▸ 원문 발췌:

{
 "cells": [
  {
   "cell_type": "markdown",
   "metadata": {},
   "source": [
    "<br></br>\n",
    "# **gensim | doc2vec**\n",
    "<br></br>\n",
    "## **1 네이버 리뷰 문장의 활용**\n",
    "네이버 영화리뷰 단어모델 만들기"
   ]
  },
  {
   "cell_type": "code",
   "execution_count": 1,
   "metadata": {},
   "outputs": [],
   "source": [
    "from konlpy.tag import Twitter\n",
    "twitter = Twitter()\n",
    "\n",
    "# 네이버 영화리뷰 데이터 불러오기 (1/10만 추출한다)\n",
    "def read_data(filename):\n",
    "    with open(filename, 'r', encoding='utf-8') as f:\n",
    "        data = [line.split('\\t') for line in f.read().splitlines()]\n",
    "        \n",
    "    from random import randint\n",
    "    random_data = [data[randint(1, len(data))]  for no in range(int(len(data)/10)) ]\n",
    "    return random_data\n",
    "\n",
    "# 한글 Token에 품사정보를 덧붙이기\n",
    "def tokenize(doc):\n",
    "    return ['/'.join(t) for t in twitter.pos(doc, norm=True, stem=True)]"
   ]
  },
  {
   "cell_type": "code",
   "execution_count": 2,
   "metadata": {},
   "outputs": [
    {
     "name": "stdout",
     "output_type": "stream",
     "text": [
      "CPU times: user 24.6 s, sys: 335 ms, total: 24.9 s\n",
      "Wall time: 17.5 s\n"
     ]
    }
   ],
   "source": [
    "%%time\n",
    "from collections import namedtuple\n",
    "train_data        = read_data('../data/ratings_train.txt')\n",
    "train_docs        = [(tokenize(row[1]), row[2]) for row in train_data[1:]]\n",
    "TaggedDocument    = namedtuple('TaggedDocument', 'words tags')\n",
    "tagged_train_docs = [TaggedDocument(d, [c]) for d, c in train_docs]"

▸ 주어진 지시 1: gensim doc2vec 원문에서 학습 데이터를 불러와 태깅하는 코드의 Wall time은 얼마로 출력되었나요?
▸ 주어진 지시 2: gensim doc2vec 원문을 마지막 줄 다음부터 이어서 작성해 주세요.
기록은 참고하지 않아도 됩니다.

▸ 기록 발췌:
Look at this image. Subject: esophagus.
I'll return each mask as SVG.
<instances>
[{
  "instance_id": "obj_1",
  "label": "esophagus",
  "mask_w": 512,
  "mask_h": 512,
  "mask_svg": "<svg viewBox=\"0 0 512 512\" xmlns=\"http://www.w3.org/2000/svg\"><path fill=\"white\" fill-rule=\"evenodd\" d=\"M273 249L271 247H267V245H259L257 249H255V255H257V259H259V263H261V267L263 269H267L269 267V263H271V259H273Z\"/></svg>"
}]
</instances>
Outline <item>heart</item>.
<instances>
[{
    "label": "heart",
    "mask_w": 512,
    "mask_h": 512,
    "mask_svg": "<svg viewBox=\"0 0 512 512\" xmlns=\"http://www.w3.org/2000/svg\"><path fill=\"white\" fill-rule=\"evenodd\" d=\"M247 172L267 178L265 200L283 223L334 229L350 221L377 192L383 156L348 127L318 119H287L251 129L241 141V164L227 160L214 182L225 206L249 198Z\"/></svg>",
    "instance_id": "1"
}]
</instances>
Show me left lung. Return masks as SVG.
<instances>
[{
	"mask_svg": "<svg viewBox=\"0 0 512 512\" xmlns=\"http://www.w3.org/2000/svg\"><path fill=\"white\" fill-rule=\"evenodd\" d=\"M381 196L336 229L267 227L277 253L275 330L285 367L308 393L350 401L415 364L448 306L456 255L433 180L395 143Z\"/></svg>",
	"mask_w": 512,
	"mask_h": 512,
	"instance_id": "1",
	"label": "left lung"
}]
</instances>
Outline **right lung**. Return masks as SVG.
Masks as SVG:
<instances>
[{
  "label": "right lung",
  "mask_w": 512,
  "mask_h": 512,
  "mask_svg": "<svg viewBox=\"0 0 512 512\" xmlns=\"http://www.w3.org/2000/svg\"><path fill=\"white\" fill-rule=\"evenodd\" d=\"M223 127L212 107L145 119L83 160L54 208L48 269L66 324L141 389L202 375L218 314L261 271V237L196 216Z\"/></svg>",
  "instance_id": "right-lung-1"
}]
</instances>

▸ 예상 답변 1: 17.5초입니다.

▸ 예상 답변 2:
   ]
  },
  {
   "cell_type": "code",
   "execution_count": 3,
   "metadata": {},
   "outputs": [
    {
     "name": "stdout",
     "output_type": "stream",
     "text": [
      "TaggedDocument(words=['제이슨/Noun', '스타덤/Noun', '의/Josa', '그/Noun', '흔하다/Adjective', '액션/Noun', '하나/Noun', '화끈/Noun', '하다/Verb', '보이다/Verb', '못/VerbPrefix', '하다/Verb', '.../Punctuation', '조연/Noun', '들/Suffix', '스토리/Noun', '도/Josa', '엉/Exclamation', '성하/Noun', '게/Josa', '마무리/Noun', '되다/Verb', ',/Punctuation', '실망/Noun', '가득하다/Adjective', '영화/Noun'], tags=['0'])\n"
     ]
    }
   ],
   "source": [
    "from pprint import pprint\n",
    "pprint(tagged_train_docs[0])"
   ]
  },
  {
   "cell_type": "markdown",
   "metadata": {},
   "source": [
    "<br></br>\n",
    "## **2 doc2vec 파라미터 설정 및 학습**\n",
    "**[세부적인 파라미터 설정](http://hero4earth.com/blog/projects/2018/01/21/naver_movie_review/)**"
   ]
  },
  {
   "cell_type": "code",
   "execution_count": 4,
   "metadata": {},
   "outputs": [
    {
     "name": "stdout",
     "output_type": "stream",
     "text": [
      "doc2vec Model Saved\n",
      "CPU times: user 55.9 s, sys: 3.72 s, total: 59.6 s\n",
      "Wall time: 30.2 s\n"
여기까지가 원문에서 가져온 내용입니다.